Hagrid's gift nearly gave me heart failure. A blanket made entirely of unicorn tail hair; pure white, impossibly soft, and magically warm. The kind of thing that should have been locked in a Gringotts high-security vault, not folded neatly in brown paper with a ribbon tied crookedly on top. For someone who constantly insists he's broke, Hagrid has an uncanny knack for gifting things worth more than my entire wardrobe.

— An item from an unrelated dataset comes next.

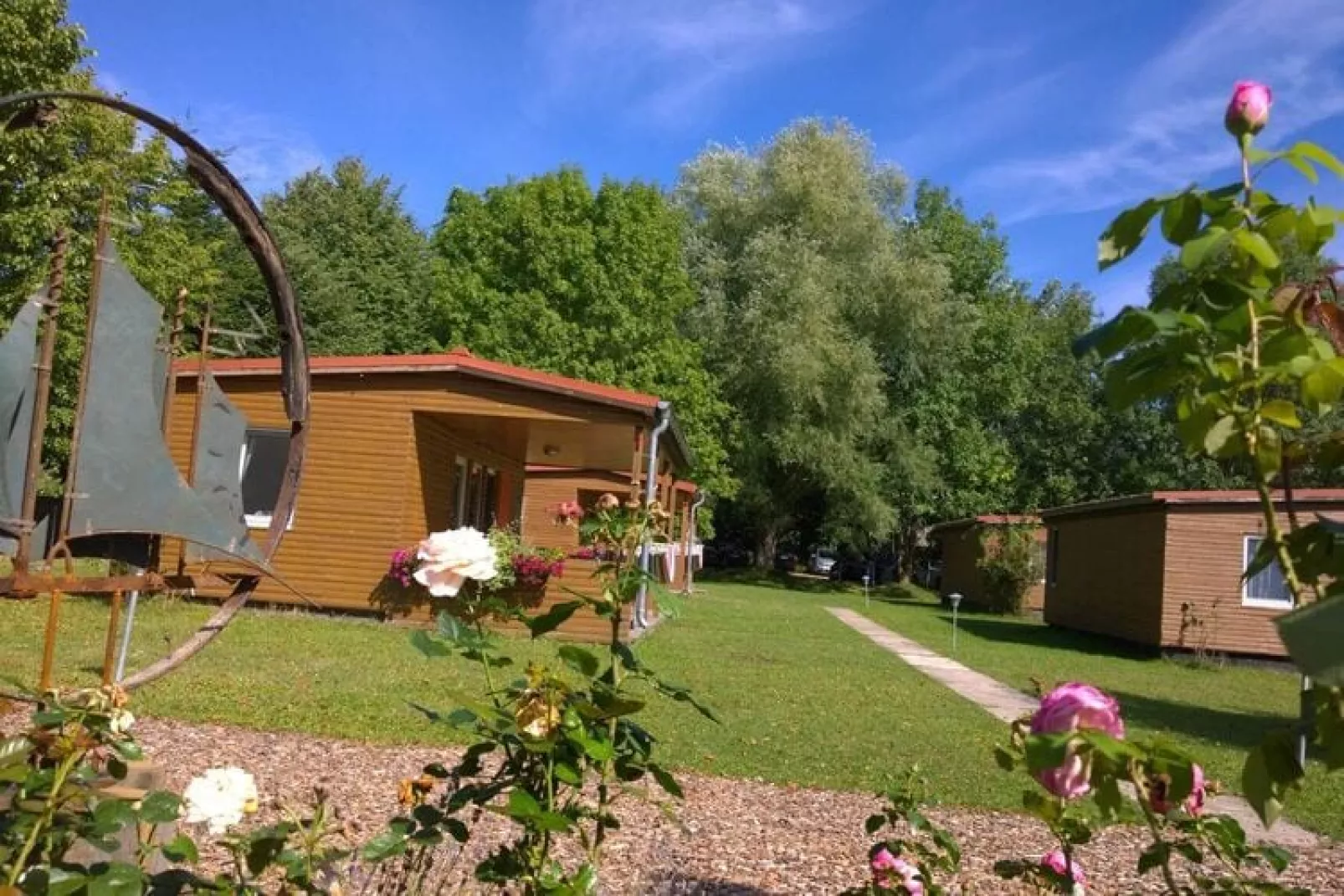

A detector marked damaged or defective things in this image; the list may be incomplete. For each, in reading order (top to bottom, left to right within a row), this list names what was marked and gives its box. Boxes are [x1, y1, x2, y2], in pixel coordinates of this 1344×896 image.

rusty metal hoop [0, 91, 311, 693]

Bathsheda Babbling, of all people, sent me a hundred-year-old bottle of aged Ogden's Firewhisky. A hundred years old. That's the sort of thing you drink only on the eve of a world-ending prophecy or after defeating an ancient eldritch horror. She even included a thank-you note for the rune-carving kit I'd sent her. The handwriting was neat but tense, as if she wasn't sure whether showing gratitude to me might curse her reputation. Still, Firewhisky is Firewhisky. I consider it a victory.

And Snape… well.

I hadn't expected anything from him. Not after the little photograph I'd gifted him. But there, wedged between a pink box of Honeydukes chocolates and a knitted scarf, sat a thin package wrapped in morose charcoal-gray paper.

Inside was a bottle of slow-acting poison.

The note that came with it was wonderfully poetic in that uniquely bitter way he seems to have patented. According to him, ingesting the contents would provide "forty-eight uninterrupted hours of exquisite, indescribable agony," during which one's body would slowly liquefy from the inside out. Organs dissolving. Bones softening. The brain being the last to go, so one could appreciate every horrific detail until the final gracious second.

He concluded with the suggestion that I "do the world a favor" and eliminate my "cursed existence."

Charming, really.

But the bottle had passed through the intent wards without complaint. Meaning he didn't actually mean to hurt me. Empty threats, wrapped in black humor. Snape's version of affection. He'd never admit he cares in any conventional way, but underneath all the scowling and melodramatic gloom, he's the magical equivalent of a tsundere with a cauldron.